CS 5761 - Introduction to Natural Language Processing
Programming Assignment 2 - Demo in Lab on Monday, Feb 11 at 4pm
(submit code via email to patw0006@d.umn.edu before lab, and bring
written work to the lab)
Objectives
To gain experience with Finite State Automata and Perl regular expressions.
Specification
Design a Finite State Automata that will accept any expression that
refers to a specific date (month, day, and/or year) and another that
will accept any expression that refers to a specific time of day,
regardless of how formally (e.g., the fifth day of March, eleven in the
morning) or concisely (e.g. Mar 5, 11am) it may be expressed. Refer
to problems 2.4 and 2.6 in the Jurafsky and Martin text (page 54) for
additional description.
Use these FSA's as the basis of a Perl program that puts tags around
dates and times in text. This program should use regular expressions
extensively. Remember that any FSA can be equivalently expressed by a
regular expression, so you should develop your FSAs first and then convert
them into regular expressions. The Perl regular expression will take care
of a lot of the work in this assignment, if you allow it to do so!
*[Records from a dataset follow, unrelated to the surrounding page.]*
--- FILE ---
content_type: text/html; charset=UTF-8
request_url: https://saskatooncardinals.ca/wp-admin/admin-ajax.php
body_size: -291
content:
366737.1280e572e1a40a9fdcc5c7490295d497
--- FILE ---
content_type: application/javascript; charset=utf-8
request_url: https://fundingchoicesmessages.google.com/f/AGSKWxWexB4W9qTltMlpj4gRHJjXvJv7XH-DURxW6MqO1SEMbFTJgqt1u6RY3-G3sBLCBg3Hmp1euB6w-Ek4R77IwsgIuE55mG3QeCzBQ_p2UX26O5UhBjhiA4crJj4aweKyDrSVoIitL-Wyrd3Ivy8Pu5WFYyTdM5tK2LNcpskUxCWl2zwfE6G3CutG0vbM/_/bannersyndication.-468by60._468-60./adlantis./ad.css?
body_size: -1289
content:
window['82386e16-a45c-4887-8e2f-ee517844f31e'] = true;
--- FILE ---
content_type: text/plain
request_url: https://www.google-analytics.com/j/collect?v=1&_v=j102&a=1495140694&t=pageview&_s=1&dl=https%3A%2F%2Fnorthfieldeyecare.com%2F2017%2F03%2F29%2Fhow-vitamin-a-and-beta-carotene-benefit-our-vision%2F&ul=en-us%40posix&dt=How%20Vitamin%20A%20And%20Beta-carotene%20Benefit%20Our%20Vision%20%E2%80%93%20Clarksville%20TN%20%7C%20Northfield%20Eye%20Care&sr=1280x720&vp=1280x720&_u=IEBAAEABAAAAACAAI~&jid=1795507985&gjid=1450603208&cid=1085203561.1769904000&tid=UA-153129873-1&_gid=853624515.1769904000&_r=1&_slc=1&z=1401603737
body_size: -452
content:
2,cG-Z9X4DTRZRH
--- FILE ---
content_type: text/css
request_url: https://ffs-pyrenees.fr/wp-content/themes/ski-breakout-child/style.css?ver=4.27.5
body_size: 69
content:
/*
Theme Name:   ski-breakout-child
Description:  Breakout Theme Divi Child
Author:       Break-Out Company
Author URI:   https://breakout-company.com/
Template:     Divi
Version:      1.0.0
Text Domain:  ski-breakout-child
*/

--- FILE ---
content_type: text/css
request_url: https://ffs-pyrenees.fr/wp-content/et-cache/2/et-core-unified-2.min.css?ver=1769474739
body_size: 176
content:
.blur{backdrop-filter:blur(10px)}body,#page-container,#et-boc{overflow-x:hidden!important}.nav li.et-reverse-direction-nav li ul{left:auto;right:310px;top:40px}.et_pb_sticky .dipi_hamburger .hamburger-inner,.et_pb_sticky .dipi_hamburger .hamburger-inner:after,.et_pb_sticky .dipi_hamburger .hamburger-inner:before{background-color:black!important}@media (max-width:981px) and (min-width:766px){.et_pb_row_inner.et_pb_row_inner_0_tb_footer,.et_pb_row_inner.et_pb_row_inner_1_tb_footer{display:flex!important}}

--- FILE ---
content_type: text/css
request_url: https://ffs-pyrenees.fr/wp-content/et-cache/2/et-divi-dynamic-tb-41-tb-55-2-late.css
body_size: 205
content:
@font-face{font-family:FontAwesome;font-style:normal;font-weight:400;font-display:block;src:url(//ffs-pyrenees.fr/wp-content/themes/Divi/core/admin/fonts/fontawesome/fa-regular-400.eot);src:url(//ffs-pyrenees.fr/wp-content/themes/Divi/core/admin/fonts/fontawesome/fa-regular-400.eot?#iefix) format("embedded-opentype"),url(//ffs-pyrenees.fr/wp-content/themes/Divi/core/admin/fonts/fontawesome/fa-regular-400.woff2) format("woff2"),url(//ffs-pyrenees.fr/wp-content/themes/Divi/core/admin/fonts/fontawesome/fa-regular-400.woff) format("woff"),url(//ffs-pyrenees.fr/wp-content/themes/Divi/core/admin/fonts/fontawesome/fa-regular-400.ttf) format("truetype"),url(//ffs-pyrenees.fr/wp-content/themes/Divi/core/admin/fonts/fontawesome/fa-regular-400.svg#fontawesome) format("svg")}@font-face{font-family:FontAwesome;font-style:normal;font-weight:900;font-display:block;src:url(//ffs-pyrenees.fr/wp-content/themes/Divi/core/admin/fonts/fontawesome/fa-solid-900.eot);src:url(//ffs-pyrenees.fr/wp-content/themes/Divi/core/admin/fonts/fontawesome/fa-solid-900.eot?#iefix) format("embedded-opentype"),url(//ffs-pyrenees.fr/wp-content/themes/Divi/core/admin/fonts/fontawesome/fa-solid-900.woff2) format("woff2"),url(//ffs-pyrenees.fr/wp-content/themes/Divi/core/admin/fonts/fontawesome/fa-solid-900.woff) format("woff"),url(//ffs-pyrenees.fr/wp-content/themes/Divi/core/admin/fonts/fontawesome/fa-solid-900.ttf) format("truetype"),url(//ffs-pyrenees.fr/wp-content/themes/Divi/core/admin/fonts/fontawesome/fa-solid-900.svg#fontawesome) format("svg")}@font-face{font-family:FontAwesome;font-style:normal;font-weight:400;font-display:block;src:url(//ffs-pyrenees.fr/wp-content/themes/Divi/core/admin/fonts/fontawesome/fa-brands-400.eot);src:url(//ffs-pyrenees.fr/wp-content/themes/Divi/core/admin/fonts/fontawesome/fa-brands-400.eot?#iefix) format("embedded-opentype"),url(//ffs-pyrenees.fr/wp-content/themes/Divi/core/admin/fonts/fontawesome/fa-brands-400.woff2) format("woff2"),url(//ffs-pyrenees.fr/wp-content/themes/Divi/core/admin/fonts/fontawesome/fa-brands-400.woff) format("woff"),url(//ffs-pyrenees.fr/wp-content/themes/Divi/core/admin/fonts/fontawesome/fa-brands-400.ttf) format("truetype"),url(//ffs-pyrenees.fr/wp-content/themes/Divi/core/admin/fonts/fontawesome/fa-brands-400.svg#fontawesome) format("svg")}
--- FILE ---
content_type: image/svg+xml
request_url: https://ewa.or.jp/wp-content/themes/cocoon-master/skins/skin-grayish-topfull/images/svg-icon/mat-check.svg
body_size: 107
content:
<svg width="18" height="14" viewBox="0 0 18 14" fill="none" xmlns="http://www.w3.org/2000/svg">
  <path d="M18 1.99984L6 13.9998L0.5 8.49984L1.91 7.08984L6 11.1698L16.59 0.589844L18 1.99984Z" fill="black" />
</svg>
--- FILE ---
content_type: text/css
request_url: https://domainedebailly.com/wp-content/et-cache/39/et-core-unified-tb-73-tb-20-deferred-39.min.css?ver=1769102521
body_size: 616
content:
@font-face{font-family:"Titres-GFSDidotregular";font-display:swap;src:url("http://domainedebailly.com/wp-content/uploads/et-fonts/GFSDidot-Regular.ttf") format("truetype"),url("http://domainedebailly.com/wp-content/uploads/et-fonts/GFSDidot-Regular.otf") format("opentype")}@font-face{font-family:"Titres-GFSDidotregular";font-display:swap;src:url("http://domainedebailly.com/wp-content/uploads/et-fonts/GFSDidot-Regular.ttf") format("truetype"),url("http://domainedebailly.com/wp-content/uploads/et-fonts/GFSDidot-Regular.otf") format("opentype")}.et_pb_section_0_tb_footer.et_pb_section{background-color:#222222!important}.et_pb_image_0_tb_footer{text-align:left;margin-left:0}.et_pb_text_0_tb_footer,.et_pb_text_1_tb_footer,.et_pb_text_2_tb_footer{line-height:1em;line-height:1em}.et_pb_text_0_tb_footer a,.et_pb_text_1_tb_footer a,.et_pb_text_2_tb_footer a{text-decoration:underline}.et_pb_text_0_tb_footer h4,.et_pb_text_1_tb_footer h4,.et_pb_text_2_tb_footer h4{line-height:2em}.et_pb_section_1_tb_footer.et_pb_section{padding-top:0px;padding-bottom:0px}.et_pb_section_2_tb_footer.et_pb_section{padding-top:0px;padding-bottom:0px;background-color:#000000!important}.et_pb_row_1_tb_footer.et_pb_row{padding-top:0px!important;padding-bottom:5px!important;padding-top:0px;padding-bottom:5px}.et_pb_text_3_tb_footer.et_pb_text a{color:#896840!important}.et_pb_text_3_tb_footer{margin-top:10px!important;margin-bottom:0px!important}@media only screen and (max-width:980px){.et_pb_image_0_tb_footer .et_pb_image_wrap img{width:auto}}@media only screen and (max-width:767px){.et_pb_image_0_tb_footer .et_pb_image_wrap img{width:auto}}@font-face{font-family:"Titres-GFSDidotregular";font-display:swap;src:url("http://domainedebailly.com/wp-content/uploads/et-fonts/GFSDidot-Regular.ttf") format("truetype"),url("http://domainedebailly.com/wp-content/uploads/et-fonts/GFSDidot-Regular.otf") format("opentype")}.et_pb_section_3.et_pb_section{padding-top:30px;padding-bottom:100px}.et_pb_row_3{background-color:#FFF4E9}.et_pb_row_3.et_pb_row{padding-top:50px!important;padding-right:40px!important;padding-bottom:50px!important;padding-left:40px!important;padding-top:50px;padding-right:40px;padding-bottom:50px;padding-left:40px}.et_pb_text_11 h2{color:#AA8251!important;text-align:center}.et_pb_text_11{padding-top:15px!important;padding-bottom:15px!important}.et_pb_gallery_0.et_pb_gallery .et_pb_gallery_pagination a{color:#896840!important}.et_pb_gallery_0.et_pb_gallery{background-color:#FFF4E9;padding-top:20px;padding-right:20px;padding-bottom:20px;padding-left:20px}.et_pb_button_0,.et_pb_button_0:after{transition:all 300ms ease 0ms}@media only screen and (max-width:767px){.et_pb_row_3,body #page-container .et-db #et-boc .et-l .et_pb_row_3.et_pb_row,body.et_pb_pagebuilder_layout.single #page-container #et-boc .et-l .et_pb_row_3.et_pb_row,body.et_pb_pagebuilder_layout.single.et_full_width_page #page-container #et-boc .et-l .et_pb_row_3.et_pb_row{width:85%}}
Time expressions should be marked by [time] and [/time], and
date expressions by [date] and [/date]. For example,
INPUT:
I was born at midnight on March 15. My sister will arrive at 4:00 am on
Monday, June 30. I can't remember if my father was born in April 1943
or 1944. Where were you at 1 o'clock on 11/21/00?
OUTPUT:
I was born at [time] midnight [/time] on [date] March 15 [/date] . My
sister will arrive at [time] 4:00 am [/time] on [date] Monday, June 30
[/date] . I can't remember if my father was born in [date] April 1943
[/date] or [date] 1944 [/date] . Where were you at [time] 1 o'clock
[/time] on [date] 11/21/00 [/date] ?
Your program will be demoed on text from the Wall Street Journal similar
to this. Please turn in your FSA diagrams
in the lab. You may do this in pencil and paper, but it should be legible.
Make sure that all edges are labeled.
Policies (from syllabus)
All programming assignments and your project will be demonstrated during
designated lab sessions. You should also submit an electronic copy of
your source code to the TA prior to the designated demo session. (His
email address is patw0006@d.umn.edu.) There is no other way to submit
your programming assignments or project. Failure to submit AND demo on
time will result in a zero.
Any code you submit should be commented. I must be able to understand
what your code does simply by reading the comments. This understanding
should extend down to the details of your code. So do not simply
describe the input and output, also include comments that describe
your particular algorithm and coding techniques. Failure to comment
to this degree will result in a zero.
All assignments and the project are to be done individually. You are
required to write your own code. Unless otherwise specified, you must
only turn in code that you personally wrote. The only possible exception
to this is if I tell you to use a module that is available in a book
or online archive. However, I will clearly indicate when this is
permissible. Violations of this policy will result in severe grading
penalties and/or failure in the class.